2. De staatssecretaris heeft het verzoek afgewezen omdat hij de identiteit en nationaliteit van [appellant] niet heeft kunnen vaststellen en bewijsnood zich niet voordoet. Niet in geschil is dat [appellant], die stelt afkomstig te zijn uit Ethiopië, bij het verzoek geen geldig buitenlands paspoort en geen gelegaliseerde geboorteakte heeft overgelegd. Evenmin in geschil is dat [appellant] in het bezit is van een verblijfsvergunning regulier voor bepaalde tijd, onder de beperking 'voorgezet verblijf' en dat zij daarvoor in het bezit was van een verblijfsvergunning regulier voor bepaalde tijd onder de beperking ‘verblijf als vreemdeling die buiten zijn schuld niet uit Nederland kan vertrekken’.
3. [appellant] betoogt dat de rechtbank ten onrechte heeft geoordeeld dat de staatssecretaris zich terecht op het standpunt heeft gesteld dat geen sprake is van bewijsnood.
Ter toelichting heeft [appellant] aangevoerd dat van haar niet mag worden gevergd dat zij ter verkrijging van een Ethiopisch paspoort naar Ethiopië afreist.
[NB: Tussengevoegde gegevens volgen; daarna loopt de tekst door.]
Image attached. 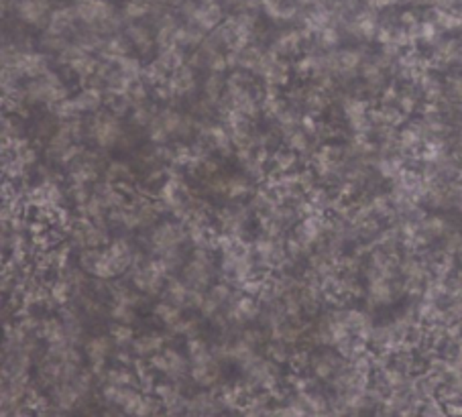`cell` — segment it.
I'll use <instances>...</instances> for the list:
<instances>
[{"label": "cell", "mask_w": 462, "mask_h": 417, "mask_svg": "<svg viewBox=\"0 0 462 417\" xmlns=\"http://www.w3.org/2000/svg\"><path fill=\"white\" fill-rule=\"evenodd\" d=\"M214 252H216L214 247L192 248L186 265L181 267V279L192 289L206 291L218 281L220 269L214 263Z\"/></svg>", "instance_id": "1"}, {"label": "cell", "mask_w": 462, "mask_h": 417, "mask_svg": "<svg viewBox=\"0 0 462 417\" xmlns=\"http://www.w3.org/2000/svg\"><path fill=\"white\" fill-rule=\"evenodd\" d=\"M190 245L188 243V232L181 220L175 218H161L151 230H147L143 238V250H147L151 257H159L165 250L179 248Z\"/></svg>", "instance_id": "2"}, {"label": "cell", "mask_w": 462, "mask_h": 417, "mask_svg": "<svg viewBox=\"0 0 462 417\" xmlns=\"http://www.w3.org/2000/svg\"><path fill=\"white\" fill-rule=\"evenodd\" d=\"M70 90L63 84V79L58 72L51 68L47 74L41 77L29 79L27 84H23V98L31 104V106H47L53 108L59 100L70 98Z\"/></svg>", "instance_id": "3"}, {"label": "cell", "mask_w": 462, "mask_h": 417, "mask_svg": "<svg viewBox=\"0 0 462 417\" xmlns=\"http://www.w3.org/2000/svg\"><path fill=\"white\" fill-rule=\"evenodd\" d=\"M124 131H127V127H122V118L110 113L108 108L98 110L96 114H90L86 118V139L92 141L98 149H104V151L116 149Z\"/></svg>", "instance_id": "4"}, {"label": "cell", "mask_w": 462, "mask_h": 417, "mask_svg": "<svg viewBox=\"0 0 462 417\" xmlns=\"http://www.w3.org/2000/svg\"><path fill=\"white\" fill-rule=\"evenodd\" d=\"M181 120H184V113H179L172 104H165L163 108L157 110L153 122L145 131L147 139L155 145H169L174 139H177Z\"/></svg>", "instance_id": "5"}, {"label": "cell", "mask_w": 462, "mask_h": 417, "mask_svg": "<svg viewBox=\"0 0 462 417\" xmlns=\"http://www.w3.org/2000/svg\"><path fill=\"white\" fill-rule=\"evenodd\" d=\"M190 357H186L181 350H177L174 346H165L159 354H155L149 359V366L155 373L165 375L169 379H184L190 373Z\"/></svg>", "instance_id": "6"}, {"label": "cell", "mask_w": 462, "mask_h": 417, "mask_svg": "<svg viewBox=\"0 0 462 417\" xmlns=\"http://www.w3.org/2000/svg\"><path fill=\"white\" fill-rule=\"evenodd\" d=\"M53 0H17L15 15L25 27L45 29L49 23V15L53 11Z\"/></svg>", "instance_id": "7"}, {"label": "cell", "mask_w": 462, "mask_h": 417, "mask_svg": "<svg viewBox=\"0 0 462 417\" xmlns=\"http://www.w3.org/2000/svg\"><path fill=\"white\" fill-rule=\"evenodd\" d=\"M124 35L133 43V49L141 59H153L157 56V43H155V31L147 20L129 23L124 27Z\"/></svg>", "instance_id": "8"}, {"label": "cell", "mask_w": 462, "mask_h": 417, "mask_svg": "<svg viewBox=\"0 0 462 417\" xmlns=\"http://www.w3.org/2000/svg\"><path fill=\"white\" fill-rule=\"evenodd\" d=\"M77 27H79V20H77L74 2H61L51 11L49 23L43 31H49L53 35H63V37H74Z\"/></svg>", "instance_id": "9"}, {"label": "cell", "mask_w": 462, "mask_h": 417, "mask_svg": "<svg viewBox=\"0 0 462 417\" xmlns=\"http://www.w3.org/2000/svg\"><path fill=\"white\" fill-rule=\"evenodd\" d=\"M172 338H175V336L169 330H165V332H161V330L141 332V334H136L135 342L131 346V352L135 354V359H143V361L147 359L149 361L151 357L159 354Z\"/></svg>", "instance_id": "10"}, {"label": "cell", "mask_w": 462, "mask_h": 417, "mask_svg": "<svg viewBox=\"0 0 462 417\" xmlns=\"http://www.w3.org/2000/svg\"><path fill=\"white\" fill-rule=\"evenodd\" d=\"M263 305L259 302V297L247 295L238 289L236 297L232 300L231 304L226 305V312L231 316V320L238 326H249L250 322H259Z\"/></svg>", "instance_id": "11"}, {"label": "cell", "mask_w": 462, "mask_h": 417, "mask_svg": "<svg viewBox=\"0 0 462 417\" xmlns=\"http://www.w3.org/2000/svg\"><path fill=\"white\" fill-rule=\"evenodd\" d=\"M116 344L113 340L110 334H96V336H90L84 342V352H86V359L90 361L94 373H102L106 371V361L110 357V352L115 350Z\"/></svg>", "instance_id": "12"}, {"label": "cell", "mask_w": 462, "mask_h": 417, "mask_svg": "<svg viewBox=\"0 0 462 417\" xmlns=\"http://www.w3.org/2000/svg\"><path fill=\"white\" fill-rule=\"evenodd\" d=\"M306 37L308 35L302 29H279L277 33H273V39L267 47L271 51H275L277 56L289 59L302 51Z\"/></svg>", "instance_id": "13"}, {"label": "cell", "mask_w": 462, "mask_h": 417, "mask_svg": "<svg viewBox=\"0 0 462 417\" xmlns=\"http://www.w3.org/2000/svg\"><path fill=\"white\" fill-rule=\"evenodd\" d=\"M102 177L110 184H116V186L139 184V171L135 169V165L131 161H124V159H110Z\"/></svg>", "instance_id": "14"}, {"label": "cell", "mask_w": 462, "mask_h": 417, "mask_svg": "<svg viewBox=\"0 0 462 417\" xmlns=\"http://www.w3.org/2000/svg\"><path fill=\"white\" fill-rule=\"evenodd\" d=\"M74 102H76L77 113L82 114V116L96 114L98 110H102V106H106L104 90L94 88V86H82L79 92L74 96Z\"/></svg>", "instance_id": "15"}, {"label": "cell", "mask_w": 462, "mask_h": 417, "mask_svg": "<svg viewBox=\"0 0 462 417\" xmlns=\"http://www.w3.org/2000/svg\"><path fill=\"white\" fill-rule=\"evenodd\" d=\"M224 19H226V11H224L222 2H212V4H200V8L190 25H195L202 31L210 33Z\"/></svg>", "instance_id": "16"}, {"label": "cell", "mask_w": 462, "mask_h": 417, "mask_svg": "<svg viewBox=\"0 0 462 417\" xmlns=\"http://www.w3.org/2000/svg\"><path fill=\"white\" fill-rule=\"evenodd\" d=\"M37 336L45 344H58V342L68 340V332H65V323L61 322L58 314H47L41 318L39 322Z\"/></svg>", "instance_id": "17"}, {"label": "cell", "mask_w": 462, "mask_h": 417, "mask_svg": "<svg viewBox=\"0 0 462 417\" xmlns=\"http://www.w3.org/2000/svg\"><path fill=\"white\" fill-rule=\"evenodd\" d=\"M133 51H135V49H133V43L129 41V37H127L124 33H116L113 37H106L98 57L104 59V61H113V63H116L120 57L131 56Z\"/></svg>", "instance_id": "18"}, {"label": "cell", "mask_w": 462, "mask_h": 417, "mask_svg": "<svg viewBox=\"0 0 462 417\" xmlns=\"http://www.w3.org/2000/svg\"><path fill=\"white\" fill-rule=\"evenodd\" d=\"M190 291H192V287L186 283L184 279H179V277H174V275H169L167 277V281H165V287H163V300H167V302H172V304L179 305L181 309H186V305H188V297H190Z\"/></svg>", "instance_id": "19"}, {"label": "cell", "mask_w": 462, "mask_h": 417, "mask_svg": "<svg viewBox=\"0 0 462 417\" xmlns=\"http://www.w3.org/2000/svg\"><path fill=\"white\" fill-rule=\"evenodd\" d=\"M208 37V33L206 31H202L200 27H195V25H188V23H181L179 25V29H177V33H175V45H179L181 49H198L202 43H204V39Z\"/></svg>", "instance_id": "20"}, {"label": "cell", "mask_w": 462, "mask_h": 417, "mask_svg": "<svg viewBox=\"0 0 462 417\" xmlns=\"http://www.w3.org/2000/svg\"><path fill=\"white\" fill-rule=\"evenodd\" d=\"M297 163H300V155L295 151H291L289 147H285V149H277V151L271 153L269 157L271 173H275V175L293 173L295 167H297Z\"/></svg>", "instance_id": "21"}, {"label": "cell", "mask_w": 462, "mask_h": 417, "mask_svg": "<svg viewBox=\"0 0 462 417\" xmlns=\"http://www.w3.org/2000/svg\"><path fill=\"white\" fill-rule=\"evenodd\" d=\"M184 312H186V309H181L179 305L172 304V302H167V300H163V297H161L159 302H155L153 307H151V314L165 326V330L174 328L175 323L184 318Z\"/></svg>", "instance_id": "22"}, {"label": "cell", "mask_w": 462, "mask_h": 417, "mask_svg": "<svg viewBox=\"0 0 462 417\" xmlns=\"http://www.w3.org/2000/svg\"><path fill=\"white\" fill-rule=\"evenodd\" d=\"M190 377H192L193 383H198V385H202V387L214 385L216 380L220 379L218 361H216V359H210V361L192 364V366H190Z\"/></svg>", "instance_id": "23"}, {"label": "cell", "mask_w": 462, "mask_h": 417, "mask_svg": "<svg viewBox=\"0 0 462 417\" xmlns=\"http://www.w3.org/2000/svg\"><path fill=\"white\" fill-rule=\"evenodd\" d=\"M157 59L169 74L177 72L179 68H184L188 63V56H186V49H181L179 45H172V47H165V49H157Z\"/></svg>", "instance_id": "24"}, {"label": "cell", "mask_w": 462, "mask_h": 417, "mask_svg": "<svg viewBox=\"0 0 462 417\" xmlns=\"http://www.w3.org/2000/svg\"><path fill=\"white\" fill-rule=\"evenodd\" d=\"M25 136H27L25 118L13 113L2 114V143H15Z\"/></svg>", "instance_id": "25"}, {"label": "cell", "mask_w": 462, "mask_h": 417, "mask_svg": "<svg viewBox=\"0 0 462 417\" xmlns=\"http://www.w3.org/2000/svg\"><path fill=\"white\" fill-rule=\"evenodd\" d=\"M202 96L218 102L222 96L226 94V76L218 72H206V77L202 79Z\"/></svg>", "instance_id": "26"}, {"label": "cell", "mask_w": 462, "mask_h": 417, "mask_svg": "<svg viewBox=\"0 0 462 417\" xmlns=\"http://www.w3.org/2000/svg\"><path fill=\"white\" fill-rule=\"evenodd\" d=\"M98 65H100V57L94 56V53H84L82 57H77L74 63H70L65 70L72 76H76L79 79V84H82L84 79H88V77L96 74Z\"/></svg>", "instance_id": "27"}, {"label": "cell", "mask_w": 462, "mask_h": 417, "mask_svg": "<svg viewBox=\"0 0 462 417\" xmlns=\"http://www.w3.org/2000/svg\"><path fill=\"white\" fill-rule=\"evenodd\" d=\"M204 330V318L200 314H190V316H184L179 322L175 323L174 328H169V332L174 336H184L186 340L193 338V336H200Z\"/></svg>", "instance_id": "28"}, {"label": "cell", "mask_w": 462, "mask_h": 417, "mask_svg": "<svg viewBox=\"0 0 462 417\" xmlns=\"http://www.w3.org/2000/svg\"><path fill=\"white\" fill-rule=\"evenodd\" d=\"M157 110H159V108L155 106L151 100H149V102H143V104H136L135 108L131 110V114H129L131 127H135L139 131H147L149 124L153 122Z\"/></svg>", "instance_id": "29"}, {"label": "cell", "mask_w": 462, "mask_h": 417, "mask_svg": "<svg viewBox=\"0 0 462 417\" xmlns=\"http://www.w3.org/2000/svg\"><path fill=\"white\" fill-rule=\"evenodd\" d=\"M252 179L245 173H232L229 175V200H247L252 193Z\"/></svg>", "instance_id": "30"}, {"label": "cell", "mask_w": 462, "mask_h": 417, "mask_svg": "<svg viewBox=\"0 0 462 417\" xmlns=\"http://www.w3.org/2000/svg\"><path fill=\"white\" fill-rule=\"evenodd\" d=\"M169 72L157 61V59H151L149 63H145V70H143V82L151 88V90H157L161 88L167 79H169Z\"/></svg>", "instance_id": "31"}, {"label": "cell", "mask_w": 462, "mask_h": 417, "mask_svg": "<svg viewBox=\"0 0 462 417\" xmlns=\"http://www.w3.org/2000/svg\"><path fill=\"white\" fill-rule=\"evenodd\" d=\"M104 100H106V108L110 113H115L116 116H120V118L129 116L131 110L135 108L133 100L124 92H104Z\"/></svg>", "instance_id": "32"}, {"label": "cell", "mask_w": 462, "mask_h": 417, "mask_svg": "<svg viewBox=\"0 0 462 417\" xmlns=\"http://www.w3.org/2000/svg\"><path fill=\"white\" fill-rule=\"evenodd\" d=\"M49 295H51L53 304L61 307V305L70 304L74 300V287L68 283L63 277L56 275L53 279H49Z\"/></svg>", "instance_id": "33"}, {"label": "cell", "mask_w": 462, "mask_h": 417, "mask_svg": "<svg viewBox=\"0 0 462 417\" xmlns=\"http://www.w3.org/2000/svg\"><path fill=\"white\" fill-rule=\"evenodd\" d=\"M116 68L120 70V74L127 77V79H131V82H139V79H143V70H145V63H143V59L139 56H124L120 57L118 61H116Z\"/></svg>", "instance_id": "34"}, {"label": "cell", "mask_w": 462, "mask_h": 417, "mask_svg": "<svg viewBox=\"0 0 462 417\" xmlns=\"http://www.w3.org/2000/svg\"><path fill=\"white\" fill-rule=\"evenodd\" d=\"M72 43L70 37H63V35H53L49 31H43L41 39H39V45H41V51L49 53L51 57H58L68 45Z\"/></svg>", "instance_id": "35"}, {"label": "cell", "mask_w": 462, "mask_h": 417, "mask_svg": "<svg viewBox=\"0 0 462 417\" xmlns=\"http://www.w3.org/2000/svg\"><path fill=\"white\" fill-rule=\"evenodd\" d=\"M110 336H113V340H115L116 348H120V350H127V348H131L133 346V342L136 338V332L135 328H133V323H113L110 326Z\"/></svg>", "instance_id": "36"}, {"label": "cell", "mask_w": 462, "mask_h": 417, "mask_svg": "<svg viewBox=\"0 0 462 417\" xmlns=\"http://www.w3.org/2000/svg\"><path fill=\"white\" fill-rule=\"evenodd\" d=\"M122 17L129 23H136V20H147L149 17V2L147 0H127L120 8Z\"/></svg>", "instance_id": "37"}, {"label": "cell", "mask_w": 462, "mask_h": 417, "mask_svg": "<svg viewBox=\"0 0 462 417\" xmlns=\"http://www.w3.org/2000/svg\"><path fill=\"white\" fill-rule=\"evenodd\" d=\"M291 350H289V344L283 340H277V338H269V342L265 344V357L271 359L277 364H285L291 361Z\"/></svg>", "instance_id": "38"}, {"label": "cell", "mask_w": 462, "mask_h": 417, "mask_svg": "<svg viewBox=\"0 0 462 417\" xmlns=\"http://www.w3.org/2000/svg\"><path fill=\"white\" fill-rule=\"evenodd\" d=\"M139 309L129 304H118V302H110L108 307V318L116 323H135Z\"/></svg>", "instance_id": "39"}, {"label": "cell", "mask_w": 462, "mask_h": 417, "mask_svg": "<svg viewBox=\"0 0 462 417\" xmlns=\"http://www.w3.org/2000/svg\"><path fill=\"white\" fill-rule=\"evenodd\" d=\"M92 195H94V186H90V184H70L68 186V200L76 208L84 206Z\"/></svg>", "instance_id": "40"}, {"label": "cell", "mask_w": 462, "mask_h": 417, "mask_svg": "<svg viewBox=\"0 0 462 417\" xmlns=\"http://www.w3.org/2000/svg\"><path fill=\"white\" fill-rule=\"evenodd\" d=\"M285 145H288L291 151H295L300 157L302 155H308L309 147H312V141H309V133H306L302 127L295 131V133H291L285 139Z\"/></svg>", "instance_id": "41"}, {"label": "cell", "mask_w": 462, "mask_h": 417, "mask_svg": "<svg viewBox=\"0 0 462 417\" xmlns=\"http://www.w3.org/2000/svg\"><path fill=\"white\" fill-rule=\"evenodd\" d=\"M51 113H53V116L58 118L59 122H68V120H74L77 116H82V114L77 113L74 98H63V100H59L58 104L51 108Z\"/></svg>", "instance_id": "42"}, {"label": "cell", "mask_w": 462, "mask_h": 417, "mask_svg": "<svg viewBox=\"0 0 462 417\" xmlns=\"http://www.w3.org/2000/svg\"><path fill=\"white\" fill-rule=\"evenodd\" d=\"M102 250H104V248H84V250H79V252H77V265L92 275V271L96 269L98 261H100V257H102Z\"/></svg>", "instance_id": "43"}, {"label": "cell", "mask_w": 462, "mask_h": 417, "mask_svg": "<svg viewBox=\"0 0 462 417\" xmlns=\"http://www.w3.org/2000/svg\"><path fill=\"white\" fill-rule=\"evenodd\" d=\"M302 106H306L309 114L322 113L326 108V96L322 94V90H318V88L316 90H308Z\"/></svg>", "instance_id": "44"}, {"label": "cell", "mask_w": 462, "mask_h": 417, "mask_svg": "<svg viewBox=\"0 0 462 417\" xmlns=\"http://www.w3.org/2000/svg\"><path fill=\"white\" fill-rule=\"evenodd\" d=\"M149 92H151V88H149L143 79H139V82H135V84L129 88L127 94H129V98L133 100V104L136 106V104H143V102H149V100H151V94H149Z\"/></svg>", "instance_id": "45"}]
</instances>
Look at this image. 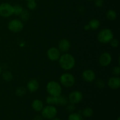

Gelet op de politieke situatie in Ethiopië en nu zij daar, gegeven de beperkende aantekening in haar vreemdelingenpaspoort, geen diplomatieke bescherming van de Nederlandse overheid kan krijgen, had de staatssecretaris een belangenafweging moeten maken. De rechtbank heeft dat niet onderkend, aldus [appellant].
3.1. Het betoog van [appellant] leidt niet tot het ermee beoogde doel. Daarvoor is redengevend dat de rechtbank ook heeft overwogen dat niet is gebleken dat [appellant] op andere wijze heeft geprobeerd documenten te verkrijgen, bijvoorbeeld door het inschakelen van een professionele derde in het land van herkomst. Gelet op vaste jurisprudentie van de Afdeling (onder meer de uitspraak van 14 augustus 2013 in zaak nr. 201211971/1/V6), mocht dat van [appellant] worden verlangd.
Indien [appellant] via een (professionele) derde zou proberen de documenten te verkrijgen, zou zijzelf immers niet aan de mogelijke door haar gestelde risico's in Ethiopië worden blootgesteld.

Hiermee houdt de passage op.